Binding of recombinant human proacrosin/acrosin to zona pellucida (ZP) glycoproteins. I. Studies with recombinant human ZPA, ZPB, and ZPC.

OBJECTIVE:To characterize proacrosin/acrosin interaction with isolated zona pellucida (ZP) components. DESIGN:Prospective study. SETTING:Basic research laboratory.

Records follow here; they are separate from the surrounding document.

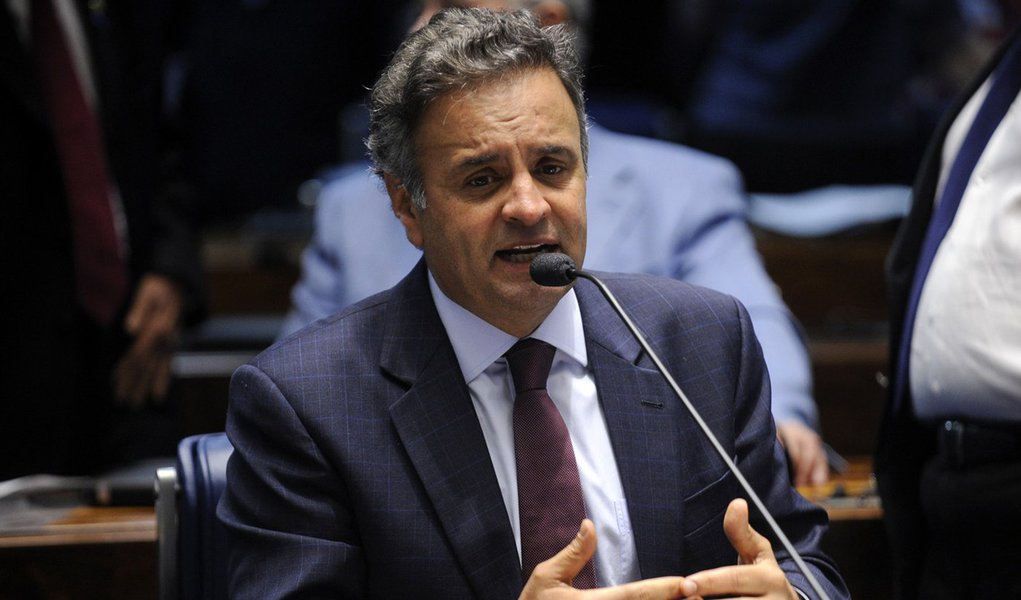 Plenário do Senado durante sessão deliberativa ordinária. Em pronunciameto, senador Aécio Neves (PSDB-MG). Foto: Jefferson Rudy/Agência Senado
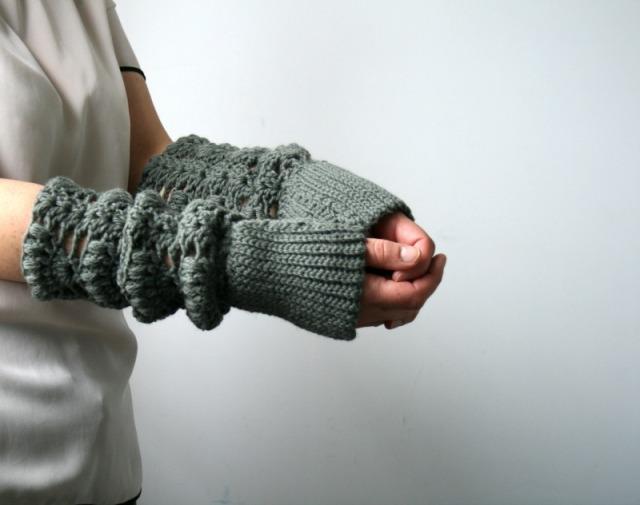 Luz Patternsdotcom Lace arm warmer 163 5
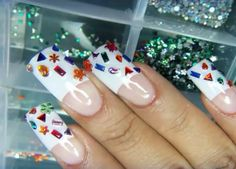 Uñas francesas diamantitos $300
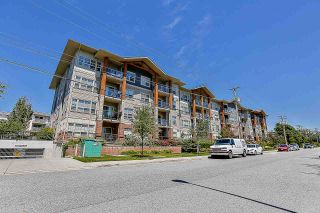 """Photo 3: 308 20219 54A Avenue in Langley: Langley City Condo for sale in """"Suede"""" : MLS®# R2526047"""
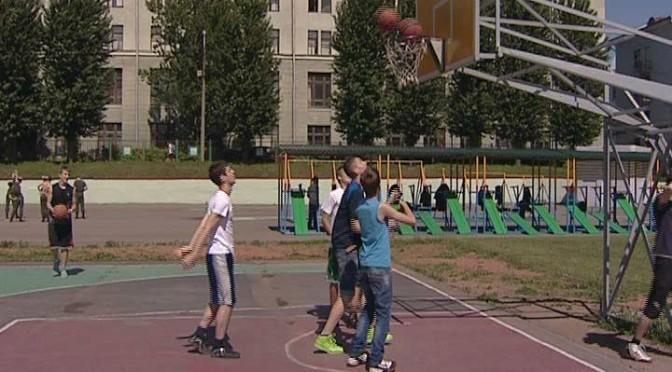 Открытый урок по стритболу прошел на одной из баскетбольных площадок Минска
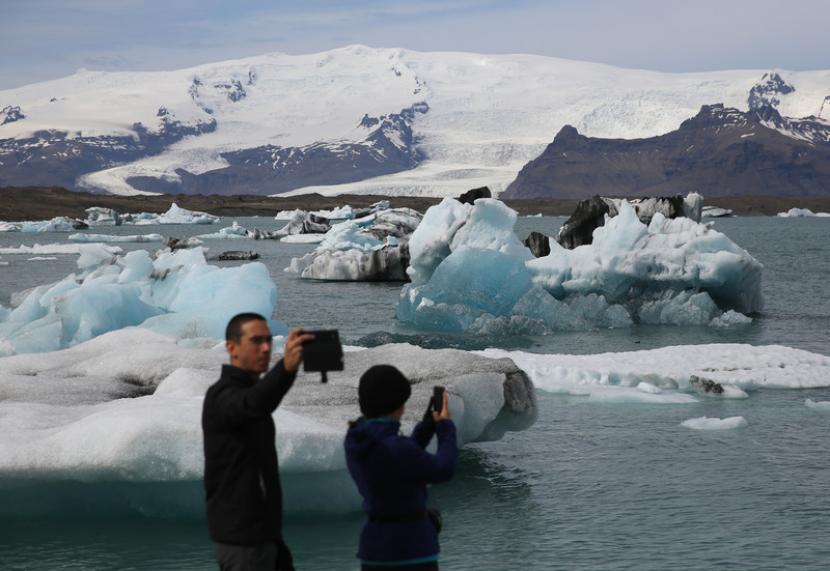 Turis Bebas ke Islandia Asal Pernah Kena Covid-19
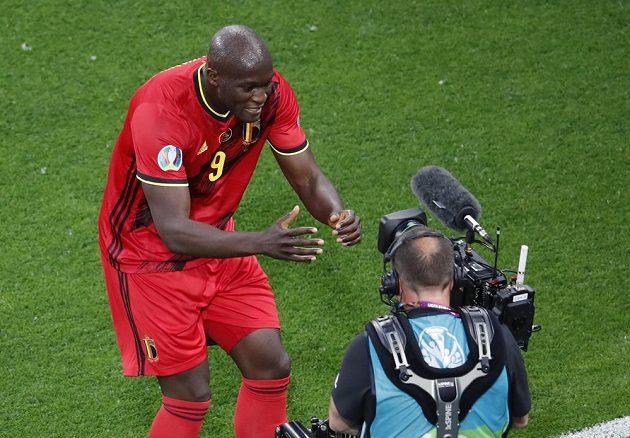 Belgičan Romelu Lukaku se raduje z gólu proti Rusku.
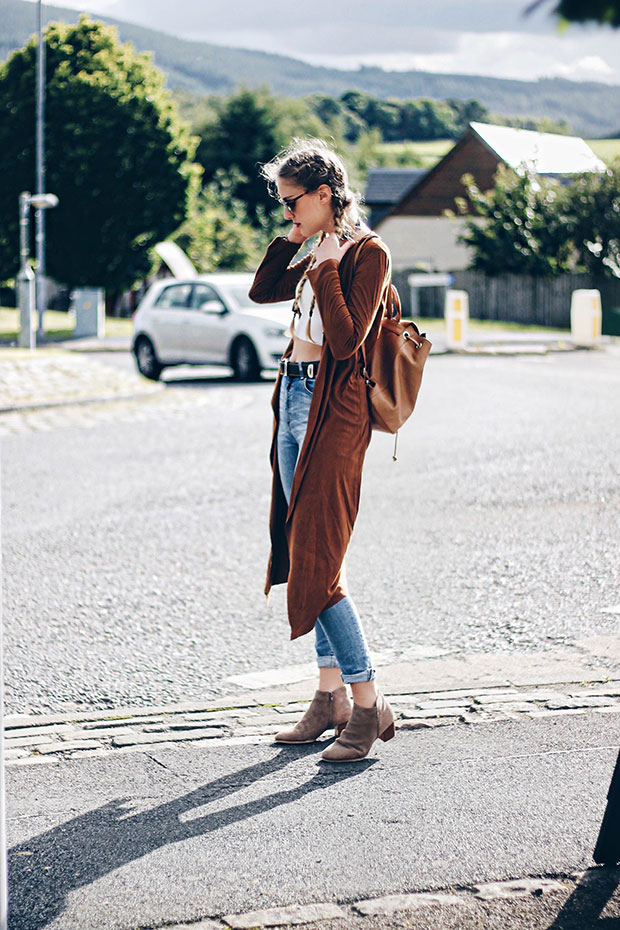 เสื้อคลุม iClothing, เสื้อ Bubble, กางเกงยีนส์ Zara, รองเท้าบู๊ท La Redoute, กระเป๋าเป้ La Redoute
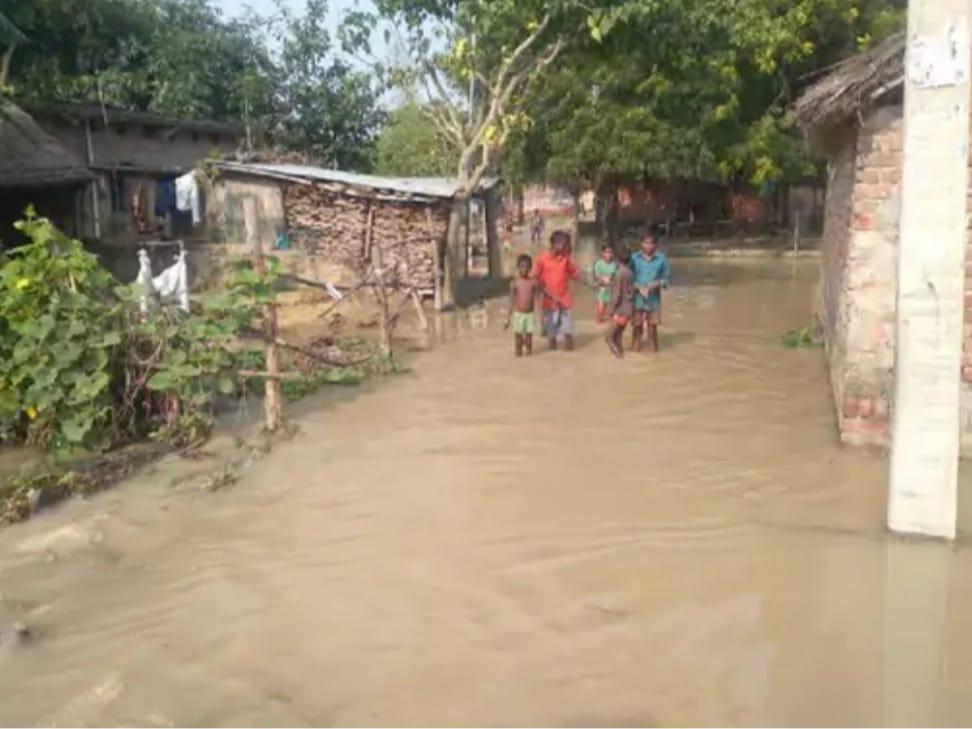 सीतापुर में शारदा नदी का कहर, गांवों में घुसा बाढ़ का पानी, गांवों की विद्युत आपूर्ति हुई बेहाल।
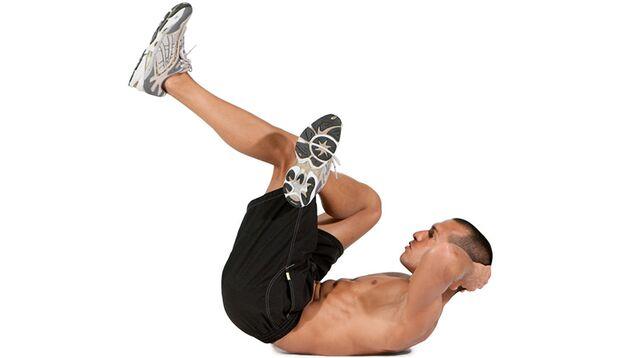 Crunches mit überkreuzten Beinen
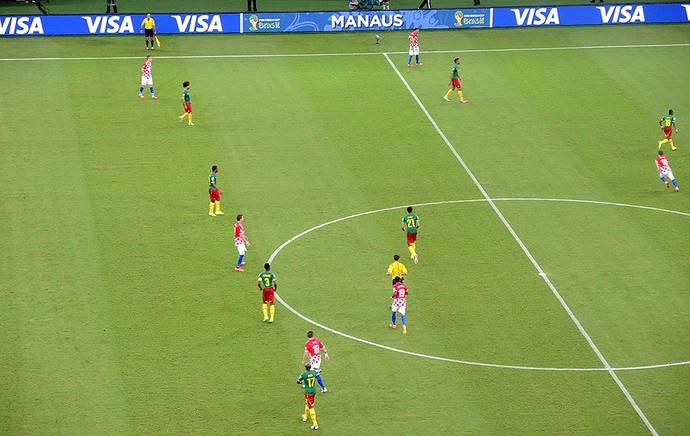 linha de defesa Camarões jogo Croácia (Foto: Janir Junior)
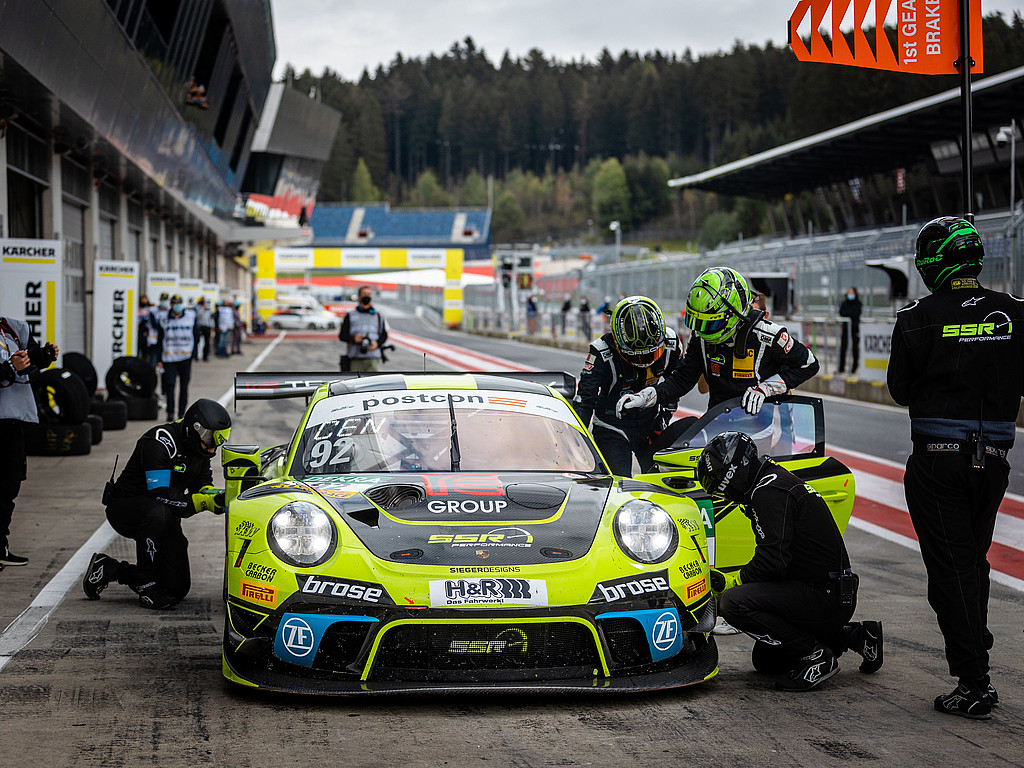 SSR Performance: Vom Newcomer zum Doppelchampion: Der Münchner Rennstall SSR Performance holte in seinem ersten Jahr im ADAC GT Masters beide Titel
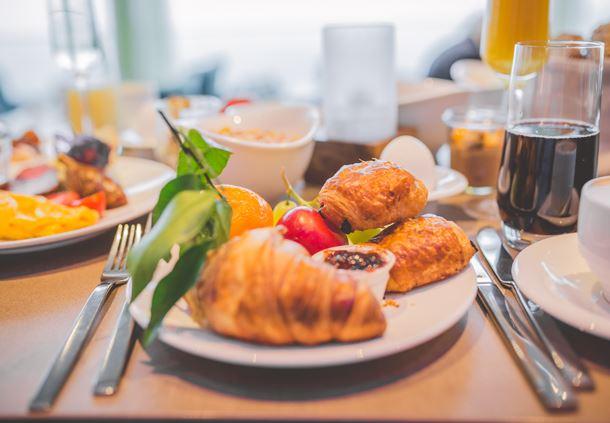 Sunday Brunch - Croissant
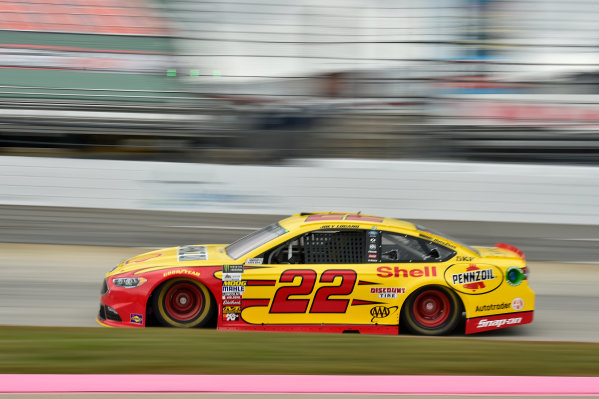 Monster Energy NASCAR Cup Series First Data 500 Martinsville Speedway, Martinsville VA USA Saturday 28 October 2017 Joey Logano, Team Penske, Shell-Pennzoil Ford Fusion World Copyright: Scott R LePage LAT Images ref: Digital Image lepage-171028-mart-3525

PATIENT(S):Recombinant proteins derived from human proacrosin (Rec-40, Rec-30, Rec-20, Rec-10, and Rec-6) and from human ZP glycoproteins (rec-hZPA, ZPB, and ZPC). INTERVENTION(S):In vitro binding assay developed to assess proacrosin/acrosin-ZP interaction. MAIN OUTCOME MEASURE(S):Zona pellucida glycoprotein binding to proacrosin/acrosin; estimation of binding affinity. RESULT(S):Of all ZP proteins, rec-hZPA demonstrated the highest binding activity toward acrosin (Rec-30) (rec-hZPB: 42% of rec-hZPA; rec-hZPC: 39% of rec-hZPA; P<.0005). Rec-hZPA interaction was disturbed by dextran sulphate (75% inhibition with 10 microM), fucose (67% inhibition with 1.5 microM), and mannose (69% inhibition with 333 mM). Comparing binding activity of proacrosin with other N-terminal acrosin fragments, Rec-40 showed 2.6-3 times higher levels. Moreover, saturable high affinity binding of Rec-40 to ZP components was observed (Kd: 34 nM for rec-hZPA, 38 nM for rec-hZPB, 63 nM for rec-hZPC). CONCLUSION(S):The rec-hZPA is the major ZP ligand for human proacrosin/acrosin. The interaction involves mannosyl, fucosyl, and sulfated glycans. Binding sites for rec-hZP would be located both at the N- and C-terminus of proacrosin, revealing a key role of the proenzyme in the interaction.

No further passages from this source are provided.